An analysis using the search engine Factiva shows that stories about fracking in New York media have doubled between the first half and second half of this year, due largely to the myriad protests and hearings happening around the state.

The collaborative, group effort behind Innovation Trail puts it in a unique position to cull useful local reporting from around the state. Led by WXXI, a public radio station in Rochester, the project has partnerships with WNED in Buffalo, WRVO in Oswego, WSKG in Binghamton, and WMHT in Schenectady. An August story from the collective clued into the eleventh hour efforts—including MIT’s Landman Report Card—to prepare local citizens to deal with prospectors, quoting a Pennsylvania woman advising New Yorkers to “get smart before the landmen come knocking.”
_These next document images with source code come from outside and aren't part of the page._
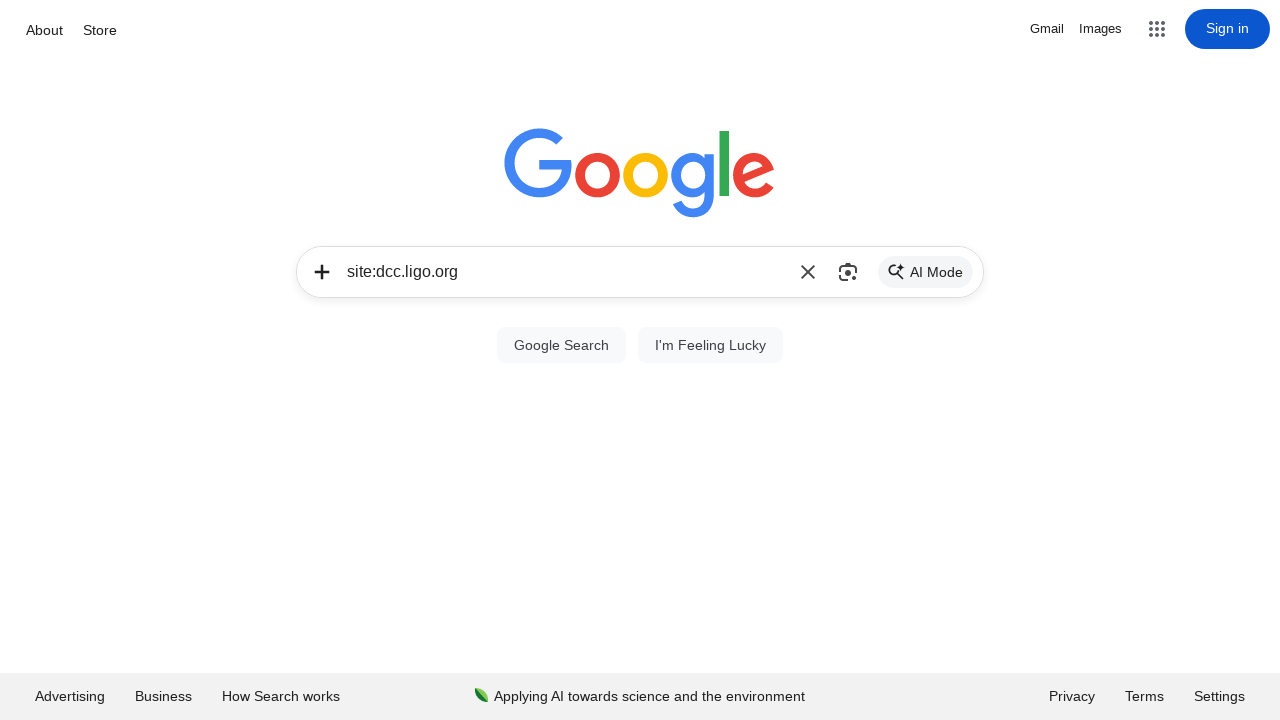

--- FILE ---
content_type: text/plain; charset=UTF-8
request_url: https://www.google.com/async/hpba?yv=3&cs=0&ei=GRBqad7iKIzEp84Pp_G_uAw&async=_basejs:/xjs/_/js/k%3Dxjs.hd.en.xTTzpJY69FY.2019.O/am%3DAAAAAAAAAAAAAAAAAAAAAAAAAAAAAAAAAAAAAAAAAAAAAAAAAAAAEAAAAgAACBAAAAAAAAAAgIAAIAAAAAAAAAAAAAAAgAiAAAAEAAAAAAAAAAAAAAAgAAAAAAAAAAwAAoAAAggAAAwAAAAAAAAAAAAAAAAAQABBAAAAMADgHwMjAAAAAAASAAAAAAAAAGABAEACAAAIAAAAAAAAAAAAAAAAAAAEAAAAAAAAAAAAAAEAAAUAABAAAAAAAAAAAAAAAAAAAAAAAQAAAAAAAACAgAAAIABAAAAAAAAAAAAAAAAAAAAAAOgBAAAAAAAAAAAAAAAAAADgAAAIAQAAAMABFBEAAAQAAAAAdAAIPGBIQQEAAAAAAAAAAAAAAAAAAAACEIC5kEBAAAEAAAAAAAAAAAAAAAAAAAAAAACENrHQ/dg%3D0/br%3D1/rs%3DACT90oEqZ50WQOV3HHd8ou0o0Zypv55fsA,_basecss:/xjs/_/ss/k%3Dxjs.hd.JlpzEDrQTpY.L.B1.O/am%3DAEAQAQAAAAAAAAAIAAAAAAAAAAAAAAAAAAAAAAAAAAAAAAAAAAAAAAAAAAAAIGAqAAgAAAAA4AAAIAUAAAAAAAAAAgAAAAAIAAAEAAAAAAAAAAAAAAAAAAAACAAAAAAAAoAAQgAAAAAAAAAAAAAAAAAAAAAAAABBAAAAIAAAAABAAAAAABiAGIAAAABAMAAAAIAAAAAAAEAAEACACIACBAAQMAAAAAAgAAAAAATACCEIBEUIAAAAEAAAAAAAAAAAAAAAAAAAEABAQCAEAACAAEAAYEAAECBAAIA3AIEBAAAgEQQAAOoBEAAAAEAAAAAAAAAAAABgBAAAAADAAsBBFBEAAAAAAAAAAAAAAAAAAAAAAAAAAAAAAAAAAAAAAAAAAAAAAEAB/br%3D1/rs%3DACT90oFrgsNtt_axZoDzNQLaQMtvGg0M_w,_basecomb:/xjs/_/js/k%3Dxjs.hd.en.xTTzpJY69FY.2019.O/ck%3Dxjs.hd.JlpzEDrQTpY.L.B1.O/am%3DAEAQAQAAAAAAAAAIAAAAAAAAAAAAAAAAAAAAAAAAAAAAAAAAAAAAEAAAAgAAKHAqAAgAAAAA4IAAIAUAAAAAAAAAAgAAgAiIAAAEAAAAAAAAAAAAAAAgAAAACAAAAAwAAoAAQggAAAwAAAAAAAAAAAAAAAAAQABBAAAAMADgHwNjAAAAABiSGIAAAABAMGABAMACAAAIAEAAEACACIACBAAQMAAEAAAgAAAAAATACCEIBEUIABAAEAAAAAAAAAAAAAAAAAAAEQBAQCAEAACAgEAAYEBAECBAAIA3AIEBAAAgEQQAAOoBEAAAAEAAAAAAAAAAAADgBAAIAQDAAsBBFBEAAAQAAAAAdAAIPGBIQQEAAAAAAAAAAAAAAAAAAAACEIC5kEBBAAEAAAAAAAAAAAAAAAAAAAAAAACENrHQ/d%3D1/ed%3D1/dg%3D0/br%3D1/ujg%3D1/rs%3DACT90oGTxsiy6UYCv-lQUoEm1nO9WngpJw,_fmt:prog,_id:_GRBqad7iKIzEp84Pp_G_uAw_7&sp_imghp=false&sp_hpep=2&sp_hpte=0&vet=10ahUKEwie066h6o-SAxUM4skDHaf4D8cQj-0KCB0..i
body_size: -203
content:
)]}'
22;["GhBqaYObDsjQ5NoPsOv94AE","2361"]c;[2,null,"0"]1b;<div jsname="Nll0ne"></div>c;[9,null,"0"]0;

--- FILE ---
content_type: text/plain; charset=UTF-8
request_url: https://www.google.com/async/hpba?vet=10ahUKEwie066h6o-SAxUM4skDHaf4D8cQj-0KCB4..i&ei=GRBqad7iKIzEp84Pp_G_uAw&opi=89978449&yv=3&sp_imghp=false&sp_hpte=1&sp_hpep=1&stick=&cs=0&async=_basejs:%2Fxjs%2F_%2Fjs%2Fk%3Dxjs.hd.en.xTTzpJY69FY.2019.O%2Fam%3DAAAAAAAAAAAAAAAAAAAAAAAAAAAAAAAAAAAAAAAAAAAAAAAAAAAAEAAAAgAACBAAAAAAAAAAgIAAIAAAAAAAAAAAAAAAgAiAAAAEAAAAAAAAAAAAAAAgAAAAAAAAAAwAAoAAAggAAAwAAAAAAAAAAAAAAAAAQABBAAAAMADgHwMjAAAAAAASAAAAAAAAAGABAEACAAAIAAAAAAAAAAAAAAAAAAAEAAAAAAAAAAAAAAEAAAUAABAAAAAAAAAAAAAAAAAAAAAAAQAAAAAAAACAgAAAIABAAAAAAAAAAAAAAAAAAAAAAOgBAAAAAAAAAAAAAAAAAADgAAAIAQAAAMABFBEAAAQAAAAAdAAIPGBIQQEAAAAAAAAAAAAAAAAAAAACEIC5kEBAAAEAAAAAAAAAAAAAAAAAAAAAAACENrHQ%2Fdg%3D0%2Fbr%3D1%2Frs%3DACT90oEqZ50WQOV3HHd8ou0o0Zypv55fsA,_basecss:%2Fxjs%2F_%2Fss%2Fk%3Dxjs.hd.JlpzEDrQTpY.L.B1.O%2Fam%3DAEAQAQAAAAAAAAAIAAAAAAAAAAAAAAAAAAAAAAAAAAAAAAAAAAAAAAAAAAAAIGAqAAgAAAAA4AAAIAUAAAAAAAAAAgAAAAAIAAAEAAAAAAAAAAAAAAAAAAAACAAAAAAAAoAAQgAAAAAAAAAAAAAAAAAAAAAAAABBAAAAIAAAAABAAAAAABiAGIAAAABAMAAAAIAAAAAAAEAAEACACIACBAAQMAAAAAAgAAAAAATACCEIBEUIAAAAEAAAAAAAAAAAAAAAAAAAEABAQCAEAACAAEAAYEAAECBAAIA3AIEBAAAgEQQAAOoBEAAAAEAAAAAAAAAAAABgBAAAAADAAsBBFBEAAAAAAAAAAAAAAAAAAAAAAAAAAAAAAAAAAAAAAAAAAAAAAEAB%2Fbr%3D1%2Frs%3DACT90oFrgsNtt_axZoDzNQLaQMtvGg0M_w,_basecomb:%2Fxjs%2F_%2Fjs%2Fk%3Dxjs.hd.en.xTTzpJY69FY.2019.O%2Fck%3Dxjs.hd.JlpzEDrQTpY.L.B1.O%2Fam%3DAEAQAQAAAAAAAAAIAAAAAAAAAAAAAAAAAAAAAAAAAAAAAAAAAAAAEAAAAgAAKHAqAAgAAAAA4IAAIAUAAAAAAAAAAgAAgAiIAAAEAAAAAAAAAAAAAAAgAAAACAAAAAwAAoAAQggAAAwAAAAAAAAAAAAAAAAAQABBAAAAMADgHwNjAAAAABiSGIAAAABAMGABAMACAAAIAEAAEACACIACBAAQMAAEAAAgAAAAAATACCEIBEUIABAAEAAAAAAAAAAAAAAAAAAAEQBAQCAEAACAgEAAYEBAECBAAIA3AIEBAAAgEQQAAOoBEAAAAEAAAAAAAAAAAADgBAAIAQDAAsBBFBEAAAQAAAAAdAAIPGBIQQEAAAAAAAAAAAAAAAAAAAACEIC5kEBBAAEAAAAAAAAAAAAAAAAAAAAAAACENrHQ%2Fd%3D1%2Fed%3D1%2Fdg%3D0%2Fbr%3D1%2Fujg%3D1%2Frs%3DACT90oGTxsiy6UYCv-lQUoEm1nO9WngpJw,_fmt:prog,_id:_GRBqad7iKIzEp84Pp_G_uAw_8
body_size: -659
content:
)]}'
22;["GxBqadOkOu_v5NoPhPrt8As","2361"]c;[2,null,"0"]1b;<div jsname="Nll0ne"></div>c;[9,null,"0"]0;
But they’ve been knocking for some time already, and they play tough. In another Innovation Trail story from August, a New York family described being approached by an aggressive landman in 2007 that wanted to drill on the golf course they owned. After the family turned down the offer, he walked away saying, “I’ll get it anyway.” He was referring to a New York state law called “compulsory integration” where companies could force landowners to accept drilling on their land if 60 percent of the surrounding property was already leased to drill. A follow up article explained how use of the law could grow if a de facto ban on hydraulic fracturing in New York is lifted. Yet another described the Cortland county clerk’s efforts to fight abusive leasing practices.

Ward says Innovation Trail is trying to bring a local voice to the community about fracking. “In the southern tier, where there are already a lot of leases signed, it’s in the paper almost everyday,” she says. “But a lot of times the way it’s covered in the paper is through an AP story about fracking in Pennsylvania, since that’s where it’s been happening on a widespread basis.” As one moves north into New York, the coverage dwindles. “The thing is—if we don’t do it, there aren’t a lot of outlets who will.”

Local coverage has been strong this fall, with New York State’s Department of Environmental Conservation (DEC) holding public forums in preparation for writing the laws that will eventually regulate fracking in New York. Meetings have taken place in Binghamton, Dansville, Loch Sheldrake, and New York City, at which thousands showed up and hundreds spoke, mostly against fracking.

Innovation Trail’s latest effort, in collaboration with WMHT’s New York NOW, asks readers and listeners to submit questions via Twitter, Facebook, YouTube, e-mail, and the comments section of its website, which it will pose to DEC Commissioner Joe Martens during a broadcast on December 9.

The DEC is also asking for direct input on proposed regulations. At the New York City hearing yesterday, the department said it was extending the public comment period another month, until January 11. The announcement was seen as a small victory, and it gives local news outlets an opportunity to further educate their constituents and engage them in the regulatory process.

The hope, of course, is that in the future the landman’s first appearance on people’s doorsteps comes via the morning paper.

Correction: We originally reported that the first Oneonta Daily Star story to mention “landman” was in July 2010. In fact, the term “landmen” actually first appeared in May 2008. The relevant sentence has been corrected. CJR regrets the error.

Alysia Santo is a former assistant editor at CJR.